Will factor out as a helper function and use it in bpf memory allocator in v2.
>
> It may help debugging if we could log the reason here, for example,
> PERCPU map but with numa_node specified.
Not sure about it, because the validity check must have been done in map related
code.

>
>> +}
>> +
>> +/* The initial prefill is running in the context of map creation process, so
>> + * if the preferred numa node is NUMA_NO_NODE, needs to use numa node of the
>> + * specific cpu instead.
>> + */
>> +static inline int get_prefill_numa_node(int numa_node, int cpu)
>> +{
>> +       int prefill_numa_node;
>> +
>> +       if (numa_node == NUMA_NO_NODE)
>> +               prefill_numa_node = cpu_to_node(cpu);
>> +       else
>> +               prefill_numa_node = numa_node;
>> +       return prefill_numa_node;
>>  }
> nit: an alternative implementation is
>
>  return numa_node == NUMA_NO_NODE ? cpu_to_node(cpu) : numa_node;
It is shorter and better.
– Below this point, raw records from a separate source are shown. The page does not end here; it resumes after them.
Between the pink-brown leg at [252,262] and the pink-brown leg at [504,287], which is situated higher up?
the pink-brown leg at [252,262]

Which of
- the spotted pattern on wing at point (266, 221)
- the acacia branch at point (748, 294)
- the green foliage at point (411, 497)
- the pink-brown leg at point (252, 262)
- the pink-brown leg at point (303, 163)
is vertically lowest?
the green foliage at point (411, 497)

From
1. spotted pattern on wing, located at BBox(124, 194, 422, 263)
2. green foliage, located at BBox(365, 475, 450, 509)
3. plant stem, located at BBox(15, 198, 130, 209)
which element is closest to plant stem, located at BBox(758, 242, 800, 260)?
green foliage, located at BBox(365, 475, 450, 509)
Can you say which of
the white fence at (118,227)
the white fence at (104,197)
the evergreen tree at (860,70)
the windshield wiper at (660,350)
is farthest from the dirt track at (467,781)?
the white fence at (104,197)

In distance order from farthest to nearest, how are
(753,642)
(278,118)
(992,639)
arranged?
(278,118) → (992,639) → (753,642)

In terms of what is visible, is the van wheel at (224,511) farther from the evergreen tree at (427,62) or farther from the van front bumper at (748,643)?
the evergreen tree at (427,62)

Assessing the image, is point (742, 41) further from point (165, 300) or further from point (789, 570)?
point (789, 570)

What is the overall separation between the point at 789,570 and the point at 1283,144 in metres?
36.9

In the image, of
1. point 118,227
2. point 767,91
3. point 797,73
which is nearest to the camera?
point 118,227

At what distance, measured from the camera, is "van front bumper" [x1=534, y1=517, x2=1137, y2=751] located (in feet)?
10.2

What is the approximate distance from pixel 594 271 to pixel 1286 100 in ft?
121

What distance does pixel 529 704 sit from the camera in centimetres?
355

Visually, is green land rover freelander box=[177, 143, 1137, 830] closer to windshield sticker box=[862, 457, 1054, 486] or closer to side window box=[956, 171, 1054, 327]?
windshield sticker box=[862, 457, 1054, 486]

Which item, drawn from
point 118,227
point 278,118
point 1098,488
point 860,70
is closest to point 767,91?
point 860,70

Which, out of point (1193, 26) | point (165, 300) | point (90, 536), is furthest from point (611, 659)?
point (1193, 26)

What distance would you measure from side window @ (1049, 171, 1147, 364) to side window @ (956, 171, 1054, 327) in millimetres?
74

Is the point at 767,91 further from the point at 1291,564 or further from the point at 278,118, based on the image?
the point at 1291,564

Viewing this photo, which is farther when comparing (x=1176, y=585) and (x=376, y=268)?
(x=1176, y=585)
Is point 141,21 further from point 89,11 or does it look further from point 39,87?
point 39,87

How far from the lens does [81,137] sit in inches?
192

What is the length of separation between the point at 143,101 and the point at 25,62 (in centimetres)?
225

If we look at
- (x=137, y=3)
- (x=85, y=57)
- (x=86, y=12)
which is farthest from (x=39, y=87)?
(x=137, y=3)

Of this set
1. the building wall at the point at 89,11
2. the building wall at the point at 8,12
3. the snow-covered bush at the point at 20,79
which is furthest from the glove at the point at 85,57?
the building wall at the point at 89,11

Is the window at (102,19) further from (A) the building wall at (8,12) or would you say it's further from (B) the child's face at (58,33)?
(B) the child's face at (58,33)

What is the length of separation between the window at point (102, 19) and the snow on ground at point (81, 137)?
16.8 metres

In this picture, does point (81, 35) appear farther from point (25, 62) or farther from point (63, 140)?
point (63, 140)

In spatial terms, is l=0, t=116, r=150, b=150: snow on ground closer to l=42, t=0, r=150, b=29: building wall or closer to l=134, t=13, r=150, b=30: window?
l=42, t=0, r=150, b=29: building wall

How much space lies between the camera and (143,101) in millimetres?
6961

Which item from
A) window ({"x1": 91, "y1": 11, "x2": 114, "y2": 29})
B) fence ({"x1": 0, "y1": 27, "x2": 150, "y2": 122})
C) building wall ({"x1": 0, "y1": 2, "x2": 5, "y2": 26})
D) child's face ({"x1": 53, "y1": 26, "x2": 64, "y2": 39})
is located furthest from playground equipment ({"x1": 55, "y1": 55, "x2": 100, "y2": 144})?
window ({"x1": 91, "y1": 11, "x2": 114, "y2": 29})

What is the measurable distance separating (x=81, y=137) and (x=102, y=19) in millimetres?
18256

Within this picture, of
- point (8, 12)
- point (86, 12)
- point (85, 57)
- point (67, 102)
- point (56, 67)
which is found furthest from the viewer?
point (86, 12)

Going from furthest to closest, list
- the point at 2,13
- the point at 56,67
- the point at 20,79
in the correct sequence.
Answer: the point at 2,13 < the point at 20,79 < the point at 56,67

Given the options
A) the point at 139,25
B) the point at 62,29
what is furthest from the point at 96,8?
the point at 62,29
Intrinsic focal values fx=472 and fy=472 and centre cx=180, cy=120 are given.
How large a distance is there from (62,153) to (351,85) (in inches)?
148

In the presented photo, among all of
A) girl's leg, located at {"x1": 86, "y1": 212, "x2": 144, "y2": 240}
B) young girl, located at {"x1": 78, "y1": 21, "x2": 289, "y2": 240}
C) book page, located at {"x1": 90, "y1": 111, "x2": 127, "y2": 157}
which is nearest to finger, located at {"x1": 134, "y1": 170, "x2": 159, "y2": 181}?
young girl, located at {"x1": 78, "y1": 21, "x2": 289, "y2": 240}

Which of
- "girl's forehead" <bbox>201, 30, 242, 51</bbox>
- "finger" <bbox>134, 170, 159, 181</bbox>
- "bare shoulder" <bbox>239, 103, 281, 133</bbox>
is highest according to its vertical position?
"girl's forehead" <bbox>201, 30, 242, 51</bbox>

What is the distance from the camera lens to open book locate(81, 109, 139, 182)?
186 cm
Will do it in v2.
>
>>  /* When size != 0 bpf_mem_cache for each cpu.
>> @@ -359,13 +383,17 @@ static void prefill_mem_cache(struct bpf_mem_cache *c, int cpu)
>>   * kmalloc/kfree. Max allocation size is 4096 in this case.
>>   * This is bpf_dynptr and bpf_kptr use case.
>>   */
> We added a parameter to this function, I think it is worth mentioning
> the 'numa_node' argument's behavior under different values of
> 'percpu'.
How about the following comments ?

 * For per-cpu allocator (percpu=true), the only valid value of numa_node is
 * NUMA_NO_NODE. For non-per-cpu allocator, if numa_node is NUMA_NO_NODE, the
 * preferred memory allocation node is the numa node where the allocating CPU
 * is located, else the preferred node is the specified numa_node.

>
>> -int bpf_mem_alloc_init(struct bpf_mem_alloc *ma, int size, bool percpu)
>> +int bpf_mem_alloc_init(struct bpf_mem_alloc *ma, int size, int numa_node,
>> +                      bool percpu)
>>  {
> <...>
>> --
>> 2.29.2
>>